Gloveresses were not uncommon in being trained from childhood for their profession. Many dressmakers and tailoresses discuss how they learnt their trade by watching their mothers work, eventually being trusted to sew on buttons or maybe turn a hem, and finally assisting in raising the family income by working alongside their mothers. Prior to the education acts insisting upon attendance in school, many working-class girls worked alongside their mothers, learning their trades, in the vast majority of traditionally female occupations. For girls entering the glove making trade, however, the potential for making a living wage was far lower than for their; the wages were diabolical – even by the late nineteenth century and the early days of the twentieth century they could expect to only achieve between 4/- to a maximum, in very unusual circumstances, of 15/-.

Like most occupations for women the work itself was varied, some being involved in machining gloves, others in felling, lining and finishing.  Sometimes gloves would be lined with fur, other times with silk. Some gloves needed one, two, or even four buttons, others had tabs to cover the buttons. Some asked for gloves stitched with silk, others only plain, and others the two or three folds and rows of stitching on the back on the hand. Each required a different skill, and each paid a different piece rate, but all were low paid, hard, and time consuming.[3]

Humanitas explains how, in 1852, a gloveress would work all week an average sixteen hours a day, and for this would receive around 4s. From this she would have to pay 1s 2d for silk, leaving her with only 2s 10d out of which she would have to pay her rent, buy her coal and her candles, and anything else whch she needed.[4]  He rages at the employers who, he argues, will give away £10 or £20 in a grand statement to build a church, who live in luxury, who provide to the market the best gloves in all of England, but are prepared to pay their workers such low wages that they have no chance of surviving on the gloving wage alone – in Worcester, in the 1850s, gloving was synonymous with prostitution.
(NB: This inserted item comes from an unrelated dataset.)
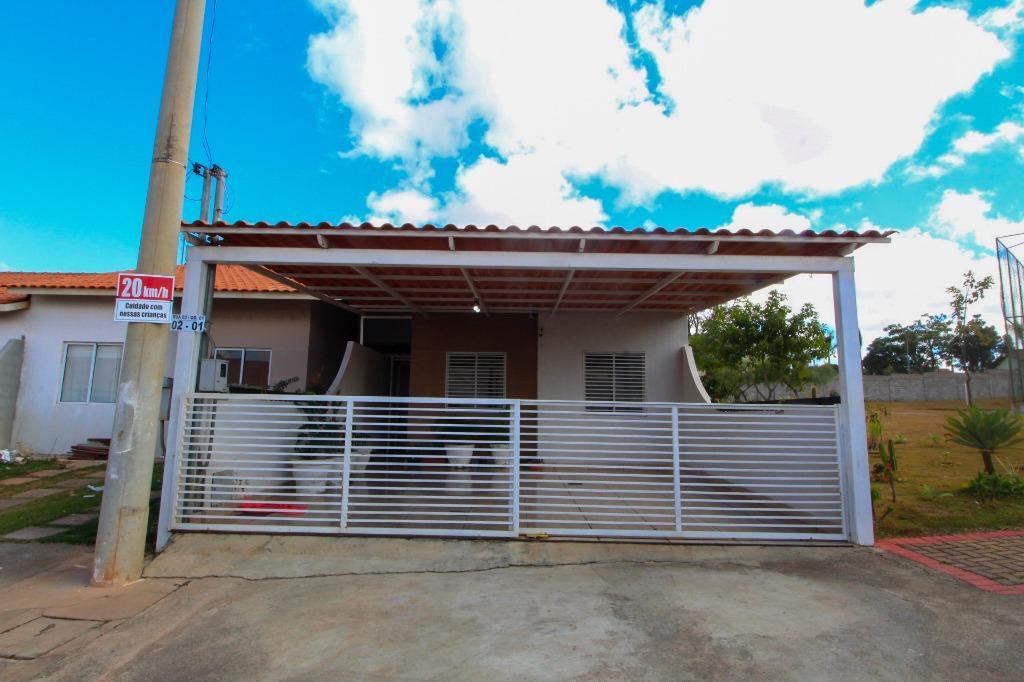 Casa em Condomínio com quartos para Alugar, 77 m²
How is it that there is so much prostitution in Worcester?… If they [the gloveresses] are to make anything like a respectable appearance, they must cut their day’s work short, and go out by owl-light to prostitute themselves to make up for the robbery that they are sustained by their unprincipled, fiend-like employers.[5]

Humanitas was able to show through his interviews with young ladies involved in glove making, that it was near on impossible to survive on a glover’s wage. The tragedy for these women was that they knew nothing else. In so many parts of the country there were dominant occupations to which girls were born and raised, with little chance of improving their chances in life – such was the case with the glove making industry.

Some gloveresses, in other parts of the country, were able to find slightly better paid work, but they were the exception rather than the norm. As a ‘top up’ wage, a supplement to a husband’s salary, then gloving would, although very unhealthy and tiring, provide a useful few extra pence to bolster the family’s income, but if a woman found herself without a man to support her, then gloving, it seems at least as Humanitas argues, could not sustain a household, and the woman, like so many others at this time, would have to turn to other means to support herself and supplement her income.


[1] Reynolds’s Newspaper (London, England), Sunday, February 15, 1852; Issue 79.

[2] Reynolds’s Newspaper (London, England), Sunday, February 15, 1852; Issue 79.

[3] C Black, Married Women’s Work, (London, Virago, 1983), pp 25-26.

[4] Reynolds’s Newspaper (London, England), Sunday, February 15, 1852; Issue 79.

[5] Reynolds’s Newspaper (London, England), Sunday, February 15, 1852; Issue 79.